Ten of 17 (59%) of all non-traumatic intracranial hemorrhages were associated with a positive toxicology for cocaine. Seven (70%) of these were parenchymal hemorrhages, and the remaining three (30%) were subarachnoid hemorrhages (ruptured berry aneurysms). No vasculitis or other vasculopathy was identified.
These findings implicate cocaine use as a significant risk factor for fatal brain hemorrhage and may explain, in part, the increased incidence of hemorrhagic stroke in some drug-using cohorts. The lack of specific pathologic findings suggests that cocaine-associated intracranial hemorrhages are a consequence of the pharmacodynamic effect of cocaine and not a cocaine-induced vasculopathy.

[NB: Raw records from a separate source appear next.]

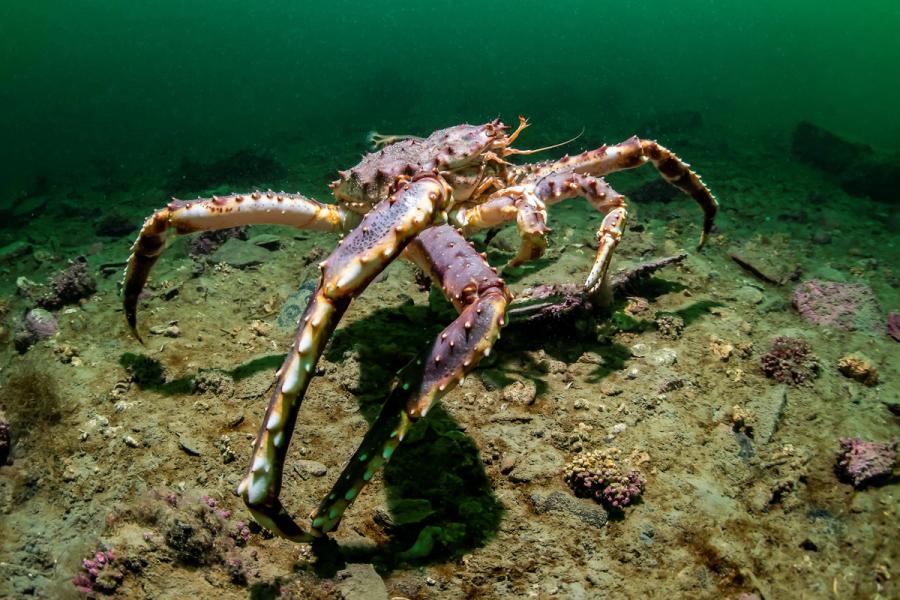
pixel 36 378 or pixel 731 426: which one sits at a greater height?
pixel 731 426

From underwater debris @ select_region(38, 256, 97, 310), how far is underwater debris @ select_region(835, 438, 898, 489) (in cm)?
838

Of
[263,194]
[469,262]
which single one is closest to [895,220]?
[469,262]

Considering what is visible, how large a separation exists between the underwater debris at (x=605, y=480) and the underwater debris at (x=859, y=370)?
2.83m

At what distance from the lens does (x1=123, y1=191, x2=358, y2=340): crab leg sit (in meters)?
4.39

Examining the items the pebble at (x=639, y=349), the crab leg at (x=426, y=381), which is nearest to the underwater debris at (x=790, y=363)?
the pebble at (x=639, y=349)

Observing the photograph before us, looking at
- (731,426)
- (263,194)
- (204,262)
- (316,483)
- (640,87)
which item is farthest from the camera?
(640,87)

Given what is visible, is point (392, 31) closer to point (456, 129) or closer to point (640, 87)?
point (640, 87)

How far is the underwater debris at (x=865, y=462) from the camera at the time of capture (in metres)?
3.72

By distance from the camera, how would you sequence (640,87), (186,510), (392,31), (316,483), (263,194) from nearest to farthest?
(186,510), (316,483), (263,194), (640,87), (392,31)

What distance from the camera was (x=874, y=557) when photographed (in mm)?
3246

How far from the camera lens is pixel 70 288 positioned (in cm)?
627

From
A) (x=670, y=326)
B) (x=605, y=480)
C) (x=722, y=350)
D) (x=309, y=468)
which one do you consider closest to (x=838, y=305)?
(x=722, y=350)

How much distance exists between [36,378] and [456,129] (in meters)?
4.67

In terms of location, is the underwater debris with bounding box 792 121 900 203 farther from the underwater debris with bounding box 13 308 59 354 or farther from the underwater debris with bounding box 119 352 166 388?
the underwater debris with bounding box 13 308 59 354
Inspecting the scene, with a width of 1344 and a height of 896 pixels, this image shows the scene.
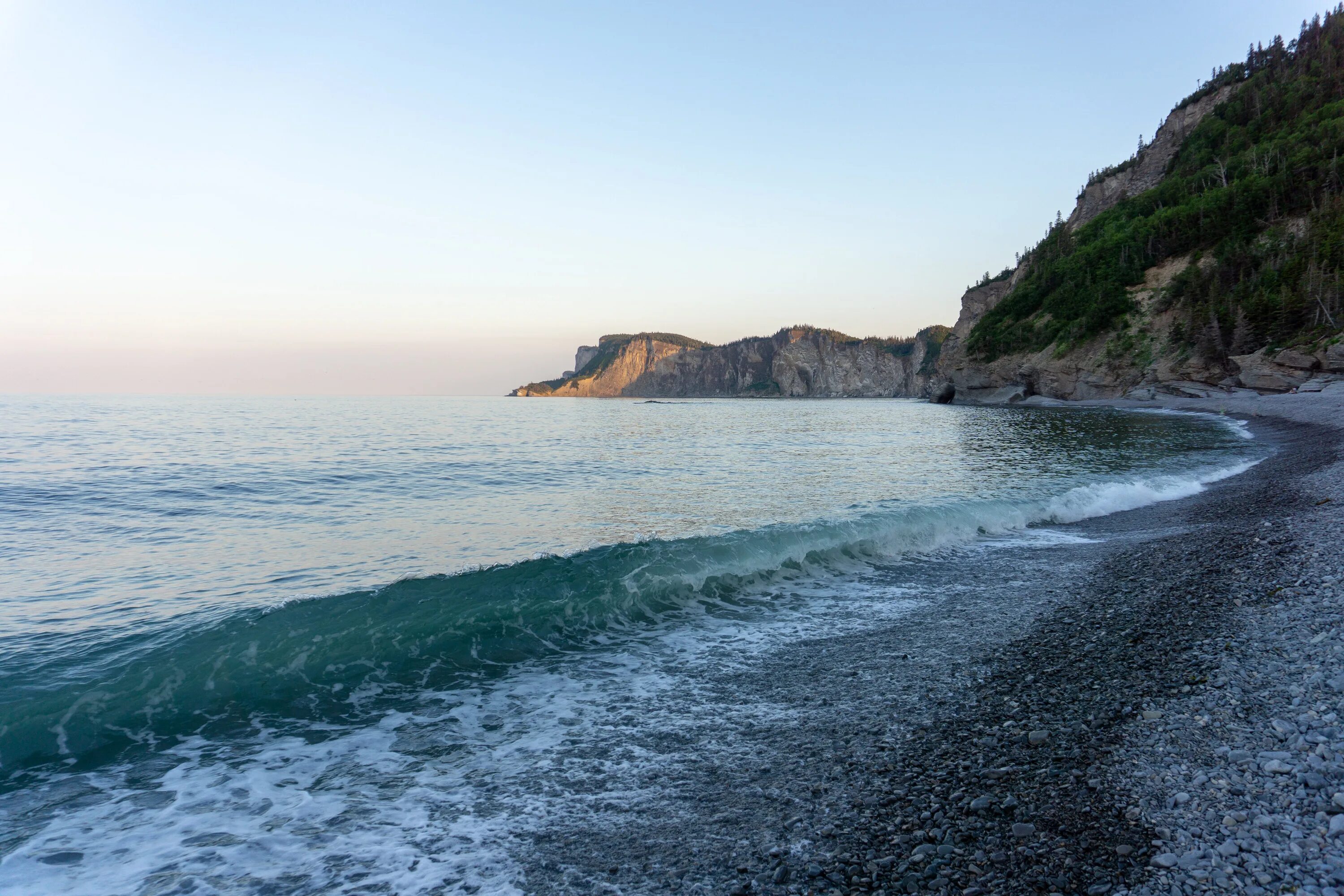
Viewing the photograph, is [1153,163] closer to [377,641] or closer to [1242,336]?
[1242,336]

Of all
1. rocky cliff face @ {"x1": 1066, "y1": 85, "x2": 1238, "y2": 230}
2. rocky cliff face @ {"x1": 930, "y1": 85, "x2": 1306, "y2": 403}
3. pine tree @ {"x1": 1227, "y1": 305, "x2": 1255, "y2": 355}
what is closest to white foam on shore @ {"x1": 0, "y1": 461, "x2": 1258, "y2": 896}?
A: rocky cliff face @ {"x1": 930, "y1": 85, "x2": 1306, "y2": 403}

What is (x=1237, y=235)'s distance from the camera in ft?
198

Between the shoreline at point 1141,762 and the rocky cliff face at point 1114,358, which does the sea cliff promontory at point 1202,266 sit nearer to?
the rocky cliff face at point 1114,358

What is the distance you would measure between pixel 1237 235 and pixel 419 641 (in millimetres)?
81947

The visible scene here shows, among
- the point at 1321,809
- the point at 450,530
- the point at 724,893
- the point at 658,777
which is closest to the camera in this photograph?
the point at 1321,809

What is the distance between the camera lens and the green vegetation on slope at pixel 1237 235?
1991 inches

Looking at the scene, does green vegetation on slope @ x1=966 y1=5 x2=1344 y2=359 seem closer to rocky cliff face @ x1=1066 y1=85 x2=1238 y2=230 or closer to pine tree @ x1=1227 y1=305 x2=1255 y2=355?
pine tree @ x1=1227 y1=305 x2=1255 y2=355

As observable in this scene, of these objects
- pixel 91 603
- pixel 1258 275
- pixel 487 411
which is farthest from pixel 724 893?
pixel 487 411

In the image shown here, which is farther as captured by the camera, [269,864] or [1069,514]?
[1069,514]

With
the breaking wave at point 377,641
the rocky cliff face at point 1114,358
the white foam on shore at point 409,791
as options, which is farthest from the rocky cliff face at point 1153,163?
the white foam on shore at point 409,791

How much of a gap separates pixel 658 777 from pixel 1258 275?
7302 centimetres

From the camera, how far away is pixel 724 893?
11.0ft

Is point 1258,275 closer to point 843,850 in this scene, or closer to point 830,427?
point 830,427

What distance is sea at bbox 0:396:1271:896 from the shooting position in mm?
4160
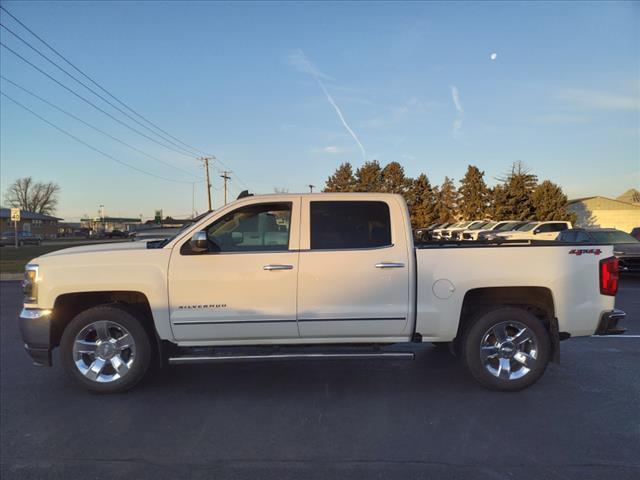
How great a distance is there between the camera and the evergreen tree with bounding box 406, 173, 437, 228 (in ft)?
179

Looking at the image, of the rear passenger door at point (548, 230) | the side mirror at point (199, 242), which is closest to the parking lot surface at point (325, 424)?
the side mirror at point (199, 242)

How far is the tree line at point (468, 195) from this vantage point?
46281 mm

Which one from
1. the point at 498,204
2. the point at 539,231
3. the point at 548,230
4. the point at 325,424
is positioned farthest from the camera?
the point at 498,204

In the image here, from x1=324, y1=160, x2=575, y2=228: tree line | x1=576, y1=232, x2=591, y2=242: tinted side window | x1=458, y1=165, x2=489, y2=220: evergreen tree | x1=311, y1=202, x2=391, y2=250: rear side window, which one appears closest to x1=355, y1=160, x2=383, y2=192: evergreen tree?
x1=324, y1=160, x2=575, y2=228: tree line

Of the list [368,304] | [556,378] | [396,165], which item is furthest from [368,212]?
[396,165]

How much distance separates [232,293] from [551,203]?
47765 millimetres

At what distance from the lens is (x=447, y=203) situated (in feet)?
181

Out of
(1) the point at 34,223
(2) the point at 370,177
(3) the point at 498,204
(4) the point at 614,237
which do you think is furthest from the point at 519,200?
(1) the point at 34,223

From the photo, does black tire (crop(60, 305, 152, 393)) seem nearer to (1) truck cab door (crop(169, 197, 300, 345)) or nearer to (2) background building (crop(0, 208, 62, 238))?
(1) truck cab door (crop(169, 197, 300, 345))

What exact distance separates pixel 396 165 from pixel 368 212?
52.4 m

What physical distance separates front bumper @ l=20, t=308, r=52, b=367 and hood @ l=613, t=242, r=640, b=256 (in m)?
14.3

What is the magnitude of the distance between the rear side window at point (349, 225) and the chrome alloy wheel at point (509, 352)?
1390 mm

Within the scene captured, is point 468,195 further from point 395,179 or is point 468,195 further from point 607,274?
point 607,274

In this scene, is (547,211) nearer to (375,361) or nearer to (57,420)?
(375,361)
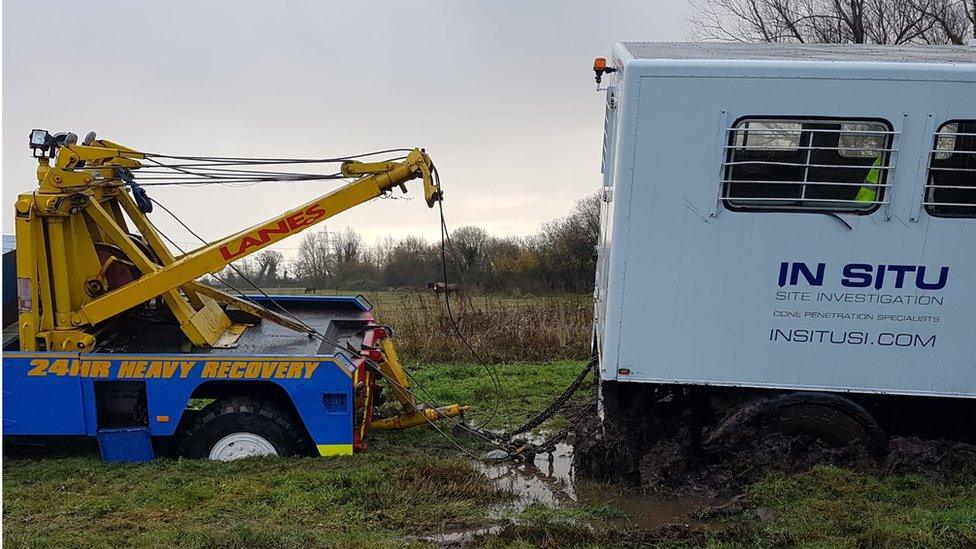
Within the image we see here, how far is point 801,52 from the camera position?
5.60 meters

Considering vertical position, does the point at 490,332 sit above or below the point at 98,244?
below

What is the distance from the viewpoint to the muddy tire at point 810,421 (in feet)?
17.8

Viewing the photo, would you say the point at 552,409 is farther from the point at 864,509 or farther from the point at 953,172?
the point at 953,172

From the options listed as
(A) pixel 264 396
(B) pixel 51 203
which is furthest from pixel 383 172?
(B) pixel 51 203

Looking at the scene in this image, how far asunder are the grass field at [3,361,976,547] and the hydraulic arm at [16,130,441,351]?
1.16 m

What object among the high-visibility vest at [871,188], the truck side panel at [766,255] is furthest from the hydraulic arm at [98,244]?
the high-visibility vest at [871,188]

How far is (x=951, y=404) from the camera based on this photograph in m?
5.60

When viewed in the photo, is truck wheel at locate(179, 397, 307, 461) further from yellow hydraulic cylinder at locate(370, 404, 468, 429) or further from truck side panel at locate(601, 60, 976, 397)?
truck side panel at locate(601, 60, 976, 397)

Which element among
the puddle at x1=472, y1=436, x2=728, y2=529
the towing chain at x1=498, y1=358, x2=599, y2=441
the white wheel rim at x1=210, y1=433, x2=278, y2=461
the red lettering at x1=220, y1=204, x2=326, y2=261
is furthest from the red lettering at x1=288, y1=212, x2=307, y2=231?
the towing chain at x1=498, y1=358, x2=599, y2=441

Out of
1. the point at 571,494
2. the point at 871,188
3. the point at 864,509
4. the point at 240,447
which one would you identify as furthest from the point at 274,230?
the point at 864,509

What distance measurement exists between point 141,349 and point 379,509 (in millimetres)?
2495

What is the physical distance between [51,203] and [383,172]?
2.51m

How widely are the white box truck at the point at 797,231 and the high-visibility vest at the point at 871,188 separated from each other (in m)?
0.01

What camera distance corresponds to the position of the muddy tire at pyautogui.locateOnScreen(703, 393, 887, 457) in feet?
17.8
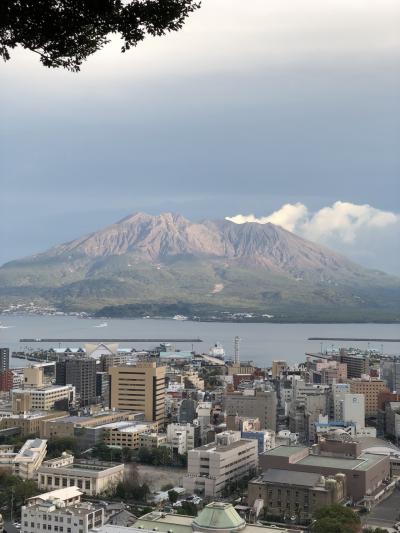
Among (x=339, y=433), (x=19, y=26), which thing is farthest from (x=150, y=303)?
(x=19, y=26)

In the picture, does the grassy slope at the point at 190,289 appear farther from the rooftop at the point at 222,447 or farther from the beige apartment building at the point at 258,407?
the rooftop at the point at 222,447

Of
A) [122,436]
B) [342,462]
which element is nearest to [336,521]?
[342,462]

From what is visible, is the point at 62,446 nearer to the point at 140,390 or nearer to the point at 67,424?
the point at 67,424

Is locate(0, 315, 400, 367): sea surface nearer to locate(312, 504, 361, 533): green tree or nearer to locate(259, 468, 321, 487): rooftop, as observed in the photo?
locate(259, 468, 321, 487): rooftop

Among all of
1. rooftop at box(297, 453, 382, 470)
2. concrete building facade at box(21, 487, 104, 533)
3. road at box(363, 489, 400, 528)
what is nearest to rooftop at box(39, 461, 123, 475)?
concrete building facade at box(21, 487, 104, 533)

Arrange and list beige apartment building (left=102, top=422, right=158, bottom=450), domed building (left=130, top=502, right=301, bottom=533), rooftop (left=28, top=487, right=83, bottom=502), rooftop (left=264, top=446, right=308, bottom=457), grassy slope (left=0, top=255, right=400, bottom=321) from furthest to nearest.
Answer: grassy slope (left=0, top=255, right=400, bottom=321), beige apartment building (left=102, top=422, right=158, bottom=450), rooftop (left=264, top=446, right=308, bottom=457), rooftop (left=28, top=487, right=83, bottom=502), domed building (left=130, top=502, right=301, bottom=533)
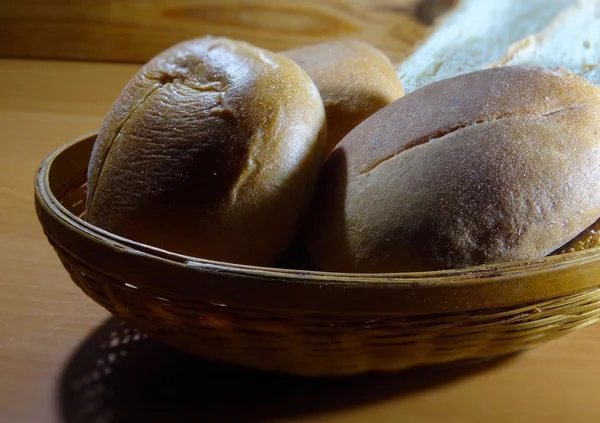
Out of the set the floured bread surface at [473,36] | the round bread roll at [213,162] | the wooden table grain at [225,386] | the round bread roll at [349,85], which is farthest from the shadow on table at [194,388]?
the floured bread surface at [473,36]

确定致命性颅内出血病例中可卡因滥用的发生率,并研究潜在的病理生理机制。
对1989年4月11日至1990年4月10日期间在康涅狄格州首席法医办公室检查的所有致命性非创伤性颅内出血病例进行前瞻性临床、尸检和毒理学评估。尸检检查包括对脑血管和脑实质进行详尽的组织学评估,以查找血管炎和其他血管病变。
在所有非创伤性颅内出血病例中,17例中有10例(59%)可卡因毒理学检测呈阳性。其中7例(70%)为脑实质出血,其余3例(30%)为蛛网膜下腔出血(破裂的浆果样动脉瘤)。未发现血管炎或其他血管病变。
这些发现表明可卡因使用是致命性脑出血的一个重要危险因素,并且可能部分解释了某些吸毒人群中出血性中风发病率增加的原因。缺乏特定的病理发现表明,可卡因相关的颅内出血是可卡因药效学作用的结果,而非可卡因诱导的血管病变。